A piece published by Hyphen Journal. Read here
Abstract:
While attending the second trial of the Court for Intergenerational Climate Crimes (CICC), as well as two subsequent workshops, I focus my attention on the indigo plant at the centre of the room. The trial details that for more than a century indigo was hyper-cultivated in a nascent system of extractive capitalism that sought to wrest produce, wealth and sovereignty from the Indian people and transfer it to British investors and, later, the British Crown. Underlying this deeply seated system of exploitation of multi-species labour is a reductivist conception of a deadened ‘nature’ so prevalent in neo-Cartesian, capitalist and extractive colonial economies. This article, then, is interested in asking what happens when we not only resist those damaging perspectives in general, but also focus on acknowledging nonhuman intelligence, creativity and agency within the trial itself?
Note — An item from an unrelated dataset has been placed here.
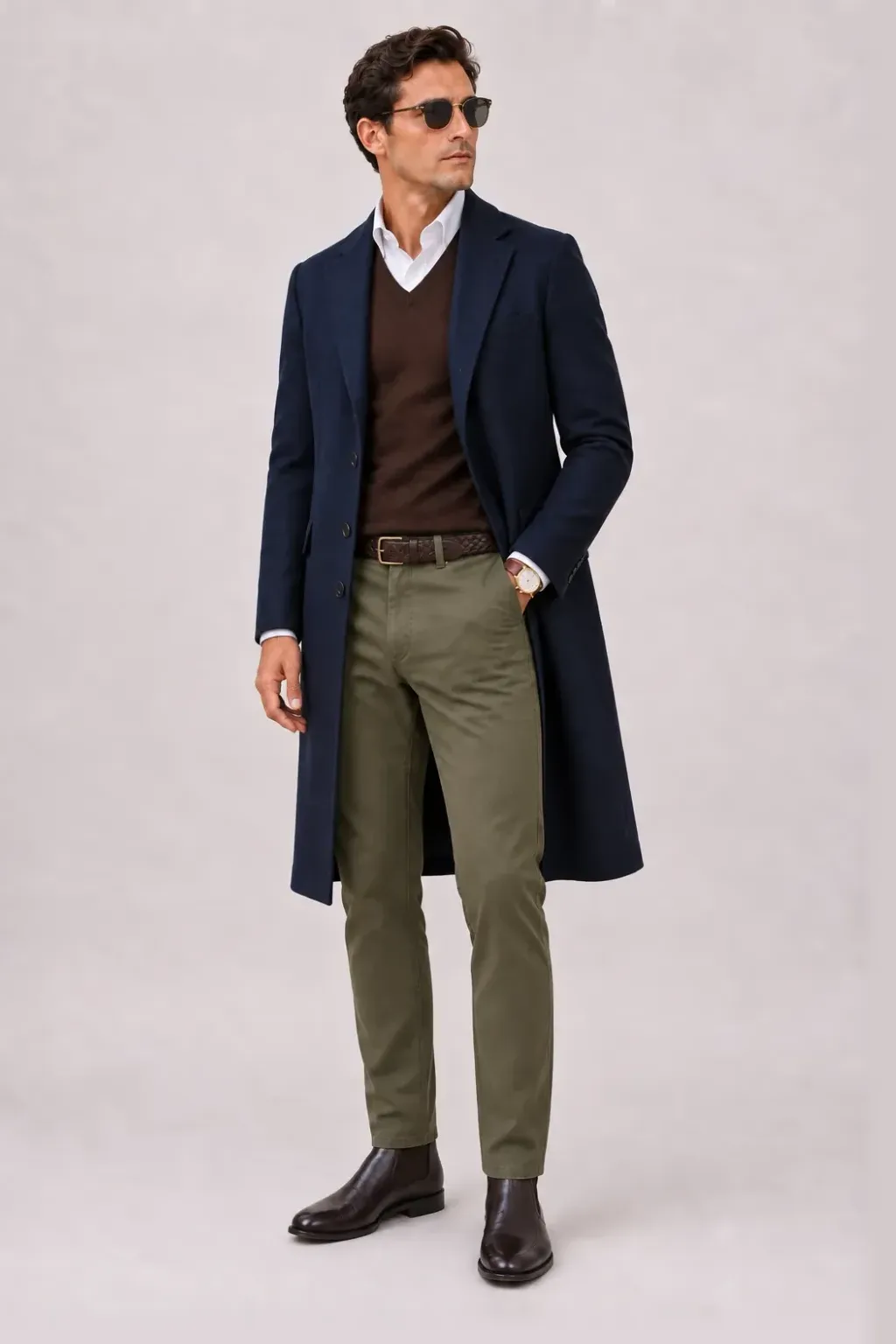 Langer Mantel Navy über V-Neck-Pullover Feinstrick Schokobraun und Button-Down-Hemd Hellblau, dazu Chino Oliv und Chelsea Boot — Button-Down-Hemd Weiss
Following in the lineage of Val Plumwood, Graham Harvey and other new animists, as well as numerous Indigenous populations, I consider what it means to centre the ‘earth others’ also present at this gathering; one that is concerned with examining the cultivation, transportation and commercialisation of plant and human bodies and labour. Indeed, how can we take indigo’s participation at the CICC as seriously as we will take the prosecutors, historians and scholars speaking on the stage? If indigo is here as a participant, here with its own intelligence and history, and here to witness the proceedings along with the rest of us, then how can we witness the ways in which indigo, itself, is also participating in the act of gathering?